Here’s a little secret you may not know about me, something that is, I believe, true for most social-media nudists. I *dance* around how much I expose myself online. There are times when I am feeling confident, when the world seems more accepting of public nudity, and I will change my profile to the one that suits me best. Then, in a moment of doubt, I’ll change the image to something less risky. I do the same thing with this blog, adding and removing images of myself as the spirit moves me. Hell, this very blog post may disappear after you read it. How greatly my shame-demons are conjurings of my own, and how much they reflect the real world, I’ll probably never know.
Truth be told, I hate wearing clothes. I hate fashion trends and designer labels, and those pesky buttons that come loose all the time, and T-Shirts that fade and shrink, and jeans that pinch you in the crotch when you sit down. I hate walking into my closet every day, knowing I am forced to choose something I don’t want to choose.
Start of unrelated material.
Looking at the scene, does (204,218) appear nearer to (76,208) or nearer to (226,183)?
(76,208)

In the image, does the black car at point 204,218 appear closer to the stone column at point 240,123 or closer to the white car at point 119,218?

I hate leaving my home a strolling billboard for Polo and Ralph Lauren or whatever company I happen to be wearing. People say your state of dress expresses your personality, but no superficial layer can express who I am but my own skin. But most of all, I just hate underwear. Underwear is disgusting, a literal petrie dish of human filth you keep pressed to your most sensitive organs, which, depending on your day, gets grosser as the hours tick by.
I want to live in a world where being a nudist isn’t a thing, because being naked will mean no more than wearing shorts or flip flops. I want to visit my mailbox without having to hide from the lady walking her dog. I want to swim in my backward without worrying about the neighbors’ second-story windows. I want to have a picnic at the park, to enjoy the brush of grass, the crispness of a fallen leaf, the touch of reaching brambles, without clothes getting in the way. I want to kayak at the spring near my house, ride Florida’s 35-mile bike trail, sail to a nearby island, camp at the far end of the beach, and I want to do it as God and Nature and evolution, or whatever theory you happen to subscribe to, intended.
I believe everything is done better naked, and that life should be lived naked when possible, because human beings were not meant to always wear clothes, and ridding ourselves of shame and modesty can only lead to healthier, happier lives. I long for the day when I will find myself, just Nick, out in the world as I was born, with like-minded people whose spirits are free, who, like young children, are innocent to the labels the world places on them.
Having received nothing but love and support for every nudist-related article, image and video I post, and for my nudist fiction, for which nobody, not ONE critic, has yet to find fault, I am led to believe that deep down, most people accept that body taboos are irrational, that it is only a matter of time before we grow out of our medieval mindset to a freer and more accepting world. That perhaps it is time to let go of shame, and show everyone who I am, a nudist, and proud of it.